U.S. after Iraq: Africa as Strategic Priority

I mentioned in my first post back from vacation that the U.S. should be focusing its foreign policy attention on Africa in the "post-Iraq" era. The reasons why remained inchoate and intuitive, untilNikolas Gvosdev, in his WPR column today, helped me bring them into focus when he wrote:

Beyond Latin America, the [U.S. should] explore ways to bind Western and Southern Africa closer to the United States. . . . Washington should pay more attention to surrounding the United States with a "ring of friends" to its south, rather than thinking of our security as guaranteed by the oceans to our east and west.

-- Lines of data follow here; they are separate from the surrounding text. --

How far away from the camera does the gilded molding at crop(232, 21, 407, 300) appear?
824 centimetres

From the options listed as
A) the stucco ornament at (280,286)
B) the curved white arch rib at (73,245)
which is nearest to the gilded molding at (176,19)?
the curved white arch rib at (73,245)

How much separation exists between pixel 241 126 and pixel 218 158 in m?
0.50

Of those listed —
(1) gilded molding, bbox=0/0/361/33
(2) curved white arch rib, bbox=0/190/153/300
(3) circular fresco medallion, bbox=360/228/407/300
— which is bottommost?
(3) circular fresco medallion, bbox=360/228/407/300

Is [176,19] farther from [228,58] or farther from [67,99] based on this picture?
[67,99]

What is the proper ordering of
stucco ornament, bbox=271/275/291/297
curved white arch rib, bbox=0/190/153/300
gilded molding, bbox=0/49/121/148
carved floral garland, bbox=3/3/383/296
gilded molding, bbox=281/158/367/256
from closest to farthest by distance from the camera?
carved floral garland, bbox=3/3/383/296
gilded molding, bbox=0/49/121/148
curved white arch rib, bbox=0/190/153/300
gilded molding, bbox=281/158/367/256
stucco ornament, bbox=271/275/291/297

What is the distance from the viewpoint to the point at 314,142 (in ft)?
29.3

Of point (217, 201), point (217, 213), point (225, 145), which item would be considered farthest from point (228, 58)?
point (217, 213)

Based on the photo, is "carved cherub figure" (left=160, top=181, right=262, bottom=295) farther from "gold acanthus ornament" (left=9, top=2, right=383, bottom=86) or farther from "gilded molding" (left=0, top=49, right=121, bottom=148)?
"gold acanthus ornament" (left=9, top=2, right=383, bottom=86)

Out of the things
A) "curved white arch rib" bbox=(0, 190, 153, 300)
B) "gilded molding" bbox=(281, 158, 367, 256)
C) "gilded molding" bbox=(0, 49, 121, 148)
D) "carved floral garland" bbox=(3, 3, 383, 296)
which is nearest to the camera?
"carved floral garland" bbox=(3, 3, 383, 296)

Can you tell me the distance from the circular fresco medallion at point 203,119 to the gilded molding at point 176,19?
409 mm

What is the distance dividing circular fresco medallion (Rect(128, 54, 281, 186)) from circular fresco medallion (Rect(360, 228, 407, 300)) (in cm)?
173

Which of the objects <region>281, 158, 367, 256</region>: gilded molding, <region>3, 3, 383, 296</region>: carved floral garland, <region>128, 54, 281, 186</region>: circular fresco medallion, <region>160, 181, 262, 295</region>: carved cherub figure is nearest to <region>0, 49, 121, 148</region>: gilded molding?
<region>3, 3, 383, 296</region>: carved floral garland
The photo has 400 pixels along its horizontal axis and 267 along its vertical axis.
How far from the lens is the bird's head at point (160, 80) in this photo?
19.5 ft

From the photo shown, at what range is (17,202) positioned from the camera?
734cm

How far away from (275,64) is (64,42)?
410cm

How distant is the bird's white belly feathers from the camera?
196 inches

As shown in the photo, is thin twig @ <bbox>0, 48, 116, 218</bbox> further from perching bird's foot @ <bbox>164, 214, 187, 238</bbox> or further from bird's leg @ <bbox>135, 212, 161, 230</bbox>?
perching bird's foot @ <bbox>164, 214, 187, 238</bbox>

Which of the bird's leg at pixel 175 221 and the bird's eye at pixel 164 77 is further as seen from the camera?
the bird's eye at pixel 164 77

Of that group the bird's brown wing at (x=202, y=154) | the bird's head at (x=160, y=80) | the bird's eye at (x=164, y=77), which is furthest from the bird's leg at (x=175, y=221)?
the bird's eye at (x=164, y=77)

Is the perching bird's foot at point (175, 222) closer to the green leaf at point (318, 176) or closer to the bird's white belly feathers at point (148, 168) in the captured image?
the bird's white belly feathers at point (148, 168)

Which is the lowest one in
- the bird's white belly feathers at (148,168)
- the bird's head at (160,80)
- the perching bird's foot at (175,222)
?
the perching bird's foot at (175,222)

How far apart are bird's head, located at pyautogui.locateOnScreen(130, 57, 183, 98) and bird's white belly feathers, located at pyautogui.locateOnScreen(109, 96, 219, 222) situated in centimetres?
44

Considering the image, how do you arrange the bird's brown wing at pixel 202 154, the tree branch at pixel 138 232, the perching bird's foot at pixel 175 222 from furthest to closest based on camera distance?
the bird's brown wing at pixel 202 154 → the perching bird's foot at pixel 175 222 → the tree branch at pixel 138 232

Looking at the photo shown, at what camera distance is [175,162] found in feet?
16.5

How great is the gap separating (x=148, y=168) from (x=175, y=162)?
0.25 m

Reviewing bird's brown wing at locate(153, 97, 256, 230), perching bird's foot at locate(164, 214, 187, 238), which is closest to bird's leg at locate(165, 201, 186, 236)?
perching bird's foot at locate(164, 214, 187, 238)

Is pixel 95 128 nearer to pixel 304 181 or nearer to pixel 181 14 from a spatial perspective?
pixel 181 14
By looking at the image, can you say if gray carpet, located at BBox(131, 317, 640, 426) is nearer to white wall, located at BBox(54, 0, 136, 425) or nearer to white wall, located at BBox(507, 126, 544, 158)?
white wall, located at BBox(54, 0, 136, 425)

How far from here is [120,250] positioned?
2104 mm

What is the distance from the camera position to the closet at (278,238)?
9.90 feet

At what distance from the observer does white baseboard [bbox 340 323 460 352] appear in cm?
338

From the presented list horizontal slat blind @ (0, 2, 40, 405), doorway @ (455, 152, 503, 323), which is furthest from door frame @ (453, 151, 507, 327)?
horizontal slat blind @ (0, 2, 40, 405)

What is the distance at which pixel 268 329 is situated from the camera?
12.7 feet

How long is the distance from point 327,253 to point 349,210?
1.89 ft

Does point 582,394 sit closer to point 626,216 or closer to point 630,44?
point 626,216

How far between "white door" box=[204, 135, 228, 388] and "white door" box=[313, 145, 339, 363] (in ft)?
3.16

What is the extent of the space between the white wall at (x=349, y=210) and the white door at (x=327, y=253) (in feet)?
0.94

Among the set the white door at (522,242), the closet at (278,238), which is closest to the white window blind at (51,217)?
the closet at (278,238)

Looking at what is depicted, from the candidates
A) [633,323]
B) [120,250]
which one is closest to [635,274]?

Similar to my return from vacation two summers ago, I find the overwhelming and disproportionate U.S. security commitment to the Middle East bewildering and depressing. I understand the energy implications, as well as the security relationship with Israel, as abiding cornerstones of U.S. foreign policy over the past half-century. And I'm under no illusion that the U.S. will diminish its role there once the Iraq and Afghanistan wars draw down. If anything, the Iran "threat" could lead to an even more pernicious, because less noticeable and more permanent, U.S. military presence in the region, in terms of missile defense umbrellas, military trainers and basing arrangements.

But I still feel like tamping down the Middle East's unresolved tensions, which are many and diverse, and trying to hold together its widening faultlines is a fool's errand and a net loss of resources, like trying to keep the paint on a house that's been eaten away from the inside by termites.